Update the data below by changing each "beige stucco wall" to "tan stucco wall", and reproduce every line with nothing else altered.

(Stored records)
☆ ☆ ☆

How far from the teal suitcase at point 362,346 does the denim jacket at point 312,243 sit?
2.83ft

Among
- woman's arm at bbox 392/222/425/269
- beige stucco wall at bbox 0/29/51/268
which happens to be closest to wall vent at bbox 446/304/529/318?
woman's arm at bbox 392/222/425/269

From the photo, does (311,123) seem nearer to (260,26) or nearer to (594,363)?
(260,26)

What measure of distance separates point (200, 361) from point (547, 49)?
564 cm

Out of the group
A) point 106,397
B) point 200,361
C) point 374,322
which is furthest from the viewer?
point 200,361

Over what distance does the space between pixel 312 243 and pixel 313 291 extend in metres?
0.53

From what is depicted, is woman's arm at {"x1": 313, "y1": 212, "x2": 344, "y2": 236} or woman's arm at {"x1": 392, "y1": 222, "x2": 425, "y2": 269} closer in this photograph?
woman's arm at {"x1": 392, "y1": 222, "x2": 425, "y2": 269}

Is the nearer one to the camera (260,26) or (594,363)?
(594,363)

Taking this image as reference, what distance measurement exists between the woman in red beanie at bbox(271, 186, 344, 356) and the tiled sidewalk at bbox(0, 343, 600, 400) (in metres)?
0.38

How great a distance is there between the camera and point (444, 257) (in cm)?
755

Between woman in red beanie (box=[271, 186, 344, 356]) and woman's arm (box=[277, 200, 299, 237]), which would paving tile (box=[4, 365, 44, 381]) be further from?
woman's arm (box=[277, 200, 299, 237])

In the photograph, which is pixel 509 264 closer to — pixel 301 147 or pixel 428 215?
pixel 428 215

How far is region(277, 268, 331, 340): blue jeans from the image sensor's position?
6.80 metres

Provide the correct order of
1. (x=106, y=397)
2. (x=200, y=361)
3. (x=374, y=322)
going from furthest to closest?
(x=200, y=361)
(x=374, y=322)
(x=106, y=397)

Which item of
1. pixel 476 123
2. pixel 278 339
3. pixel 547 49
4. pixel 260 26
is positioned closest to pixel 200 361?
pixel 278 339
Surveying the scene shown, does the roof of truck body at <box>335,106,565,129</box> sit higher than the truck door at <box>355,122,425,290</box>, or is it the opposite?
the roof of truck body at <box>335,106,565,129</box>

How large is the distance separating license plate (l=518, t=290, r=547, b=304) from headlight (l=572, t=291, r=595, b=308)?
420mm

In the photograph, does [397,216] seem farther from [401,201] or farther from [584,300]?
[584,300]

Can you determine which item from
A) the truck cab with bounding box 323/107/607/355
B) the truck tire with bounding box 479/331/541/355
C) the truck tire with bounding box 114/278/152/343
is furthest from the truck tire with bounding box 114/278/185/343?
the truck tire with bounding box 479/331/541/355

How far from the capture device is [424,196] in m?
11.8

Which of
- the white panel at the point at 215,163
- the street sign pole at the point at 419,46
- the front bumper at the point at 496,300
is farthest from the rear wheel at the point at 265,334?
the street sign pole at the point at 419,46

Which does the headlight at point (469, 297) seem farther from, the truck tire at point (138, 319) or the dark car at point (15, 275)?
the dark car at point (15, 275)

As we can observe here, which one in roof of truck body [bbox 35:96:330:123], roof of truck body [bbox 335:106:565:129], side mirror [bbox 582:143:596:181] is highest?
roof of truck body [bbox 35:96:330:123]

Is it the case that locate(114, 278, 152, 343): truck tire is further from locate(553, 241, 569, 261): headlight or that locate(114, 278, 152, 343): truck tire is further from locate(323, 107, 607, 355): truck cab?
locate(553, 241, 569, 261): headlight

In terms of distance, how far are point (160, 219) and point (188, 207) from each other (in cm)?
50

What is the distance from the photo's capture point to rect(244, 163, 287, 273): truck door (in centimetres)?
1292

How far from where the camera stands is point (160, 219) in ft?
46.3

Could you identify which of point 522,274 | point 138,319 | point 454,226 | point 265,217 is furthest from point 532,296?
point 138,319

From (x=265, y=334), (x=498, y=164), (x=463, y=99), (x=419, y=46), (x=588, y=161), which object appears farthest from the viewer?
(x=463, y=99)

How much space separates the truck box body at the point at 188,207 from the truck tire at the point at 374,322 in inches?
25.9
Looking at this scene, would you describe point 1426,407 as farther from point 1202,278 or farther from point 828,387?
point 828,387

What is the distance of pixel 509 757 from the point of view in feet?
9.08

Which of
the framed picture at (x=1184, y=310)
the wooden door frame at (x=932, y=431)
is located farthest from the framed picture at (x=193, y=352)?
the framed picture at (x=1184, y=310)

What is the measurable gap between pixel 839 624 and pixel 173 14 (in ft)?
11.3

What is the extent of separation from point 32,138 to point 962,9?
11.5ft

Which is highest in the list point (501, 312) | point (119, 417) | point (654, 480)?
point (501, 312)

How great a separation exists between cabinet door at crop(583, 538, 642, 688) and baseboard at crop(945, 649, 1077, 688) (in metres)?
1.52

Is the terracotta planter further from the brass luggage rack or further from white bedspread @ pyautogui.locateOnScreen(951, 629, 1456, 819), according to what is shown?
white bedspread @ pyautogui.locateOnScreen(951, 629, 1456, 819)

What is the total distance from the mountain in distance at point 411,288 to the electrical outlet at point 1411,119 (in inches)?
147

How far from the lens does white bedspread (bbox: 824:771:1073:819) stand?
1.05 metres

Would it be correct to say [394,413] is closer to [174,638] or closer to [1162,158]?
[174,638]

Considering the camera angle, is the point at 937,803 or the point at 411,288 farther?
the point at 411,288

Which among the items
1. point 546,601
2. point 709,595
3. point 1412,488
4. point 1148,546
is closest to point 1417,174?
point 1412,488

☆ ☆ ☆

Finished answer -
How far from the teal suitcase at point 362,346 does the denim jacket at point 312,243 sit?
2.83ft

Among
- woman's arm at bbox 392/222/425/269
- tan stucco wall at bbox 0/29/51/268
which happens to be closest to wall vent at bbox 446/304/529/318?
woman's arm at bbox 392/222/425/269

From the photo, does (311,123) seem nearer to (260,26) or nearer to (594,363)?
(260,26)

What measure of distance separates point (200, 361) from point (547, 49)?
564 cm

Out of the group
A) point 106,397
B) point 200,361
C) point 374,322
which is furthest from the viewer?
point 200,361

Over what distance does the space between pixel 312 243 and pixel 313 291 extend in metres?
0.53

From what is depicted, is woman's arm at {"x1": 313, "y1": 212, "x2": 344, "y2": 236} or woman's arm at {"x1": 392, "y1": 222, "x2": 425, "y2": 269} closer in this photograph?
woman's arm at {"x1": 392, "y1": 222, "x2": 425, "y2": 269}

Is the nearer one to the camera (260,26) or (594,363)?
(594,363)

Taking this image as reference, what distance measurement exists between the woman in red beanie at bbox(271, 186, 344, 356) and the tiled sidewalk at bbox(0, 343, 600, 400) (in metres)?
0.38

How great a distance is there between the camera and point (444, 257) (in cm)?
755

Between woman in red beanie (box=[271, 186, 344, 356]) and woman's arm (box=[277, 200, 299, 237]), which would paving tile (box=[4, 365, 44, 381]) be further from?
woman's arm (box=[277, 200, 299, 237])

In the photograph, which is pixel 509 264 closer to — pixel 301 147 or pixel 428 215?
pixel 428 215

How far is region(277, 268, 331, 340): blue jeans from the image sensor's position?
6.80 metres

Provide the correct order of
1. (x=106, y=397)
2. (x=200, y=361)
3. (x=374, y=322)
going from furthest to closest?
(x=200, y=361)
(x=374, y=322)
(x=106, y=397)

Which item of
1. pixel 476 123
2. pixel 278 339
3. pixel 547 49
4. pixel 260 26
is positioned closest to pixel 200 361?
pixel 278 339
Surveying the scene shown, does the roof of truck body at <box>335,106,565,129</box> sit higher than the truck door at <box>355,122,425,290</box>, or is it the opposite?
the roof of truck body at <box>335,106,565,129</box>

How large is the distance separating license plate (l=518, t=290, r=547, b=304) from headlight (l=572, t=291, r=595, b=308)?
420mm

In the photograph, does [397,216] seem farther from [401,201] or farther from [584,300]?
[584,300]

Can you determine which item from
A) the truck cab with bounding box 323/107/607/355
B) the truck tire with bounding box 479/331/541/355
C) the truck tire with bounding box 114/278/152/343
is furthest from the truck tire with bounding box 114/278/185/343?
the truck tire with bounding box 479/331/541/355

How far from the capture device is [424,196] in m?
11.8

Which of
- the white panel at the point at 215,163
- the street sign pole at the point at 419,46
- the front bumper at the point at 496,300
is farthest from the rear wheel at the point at 265,334?
the street sign pole at the point at 419,46

Which does the headlight at point (469, 297) seem farther from, the truck tire at point (138, 319) or the dark car at point (15, 275)?
the dark car at point (15, 275)

As we can observe here, which one in roof of truck body [bbox 35:96:330:123], roof of truck body [bbox 335:106:565:129], side mirror [bbox 582:143:596:181] is highest?
roof of truck body [bbox 35:96:330:123]

Is it the case that locate(114, 278, 152, 343): truck tire is further from locate(553, 241, 569, 261): headlight or that locate(114, 278, 152, 343): truck tire is further from locate(323, 107, 607, 355): truck cab?
locate(553, 241, 569, 261): headlight

In terms of distance, how far are point (160, 219) and point (188, 207) from each other (in cm)?
50

What is the distance from the photo's capture point to rect(244, 163, 287, 273): truck door (in centimetres)?
1292

How far from where the camera stands is point (160, 219) in ft?
46.3

Could you identify which of point 522,274 | point 138,319 | point 454,226 | point 265,217 is furthest from point 532,296?
point 138,319

From (x=265, y=334), (x=498, y=164), (x=463, y=99), (x=419, y=46), (x=588, y=161), which object appears farthest from the viewer?
(x=463, y=99)

How much space separates the truck box body at the point at 188,207 from the truck tire at the point at 374,322 in inches?
25.9
Looking at this scene, would you describe point 1426,407 as farther from point 1202,278 or farther from point 828,387?
point 828,387

What is the distance of pixel 509 757 from the point of view in feet?
9.08

Which of
the framed picture at (x=1184, y=310)
the wooden door frame at (x=932, y=431)
is located farthest from the framed picture at (x=193, y=352)?
the framed picture at (x=1184, y=310)

What is the measurable gap between pixel 839 624 and pixel 173 14 (in ft)?
11.3

What is the extent of separation from point 32,138 to point 962,9?
11.5ft

Which is highest in the list point (501, 312) | point (119, 417) | point (654, 480)?
point (501, 312)

How great a separation exists between cabinet door at crop(583, 538, 642, 688) and baseboard at crop(945, 649, 1077, 688) (in metres)?
1.52

Is the terracotta planter further from the brass luggage rack or further from white bedspread @ pyautogui.locateOnScreen(951, 629, 1456, 819), according to what is shown?
white bedspread @ pyautogui.locateOnScreen(951, 629, 1456, 819)

What is the total distance from the mountain in distance at point 411,288 to the electrical outlet at point 1411,119 (in inches)?
147

How far from the lens does white bedspread (bbox: 824:771:1073:819) stand?
1.05 metres

Would it be correct to say [394,413] is closer to [174,638] or closer to [1162,158]?
[174,638]

Considering the camera angle, is the point at 937,803 or the point at 411,288 farther?
the point at 411,288

Which among the items
1. point 546,601
2. point 709,595
3. point 1412,488
4. point 1148,546
is closest to point 1417,174?
point 1412,488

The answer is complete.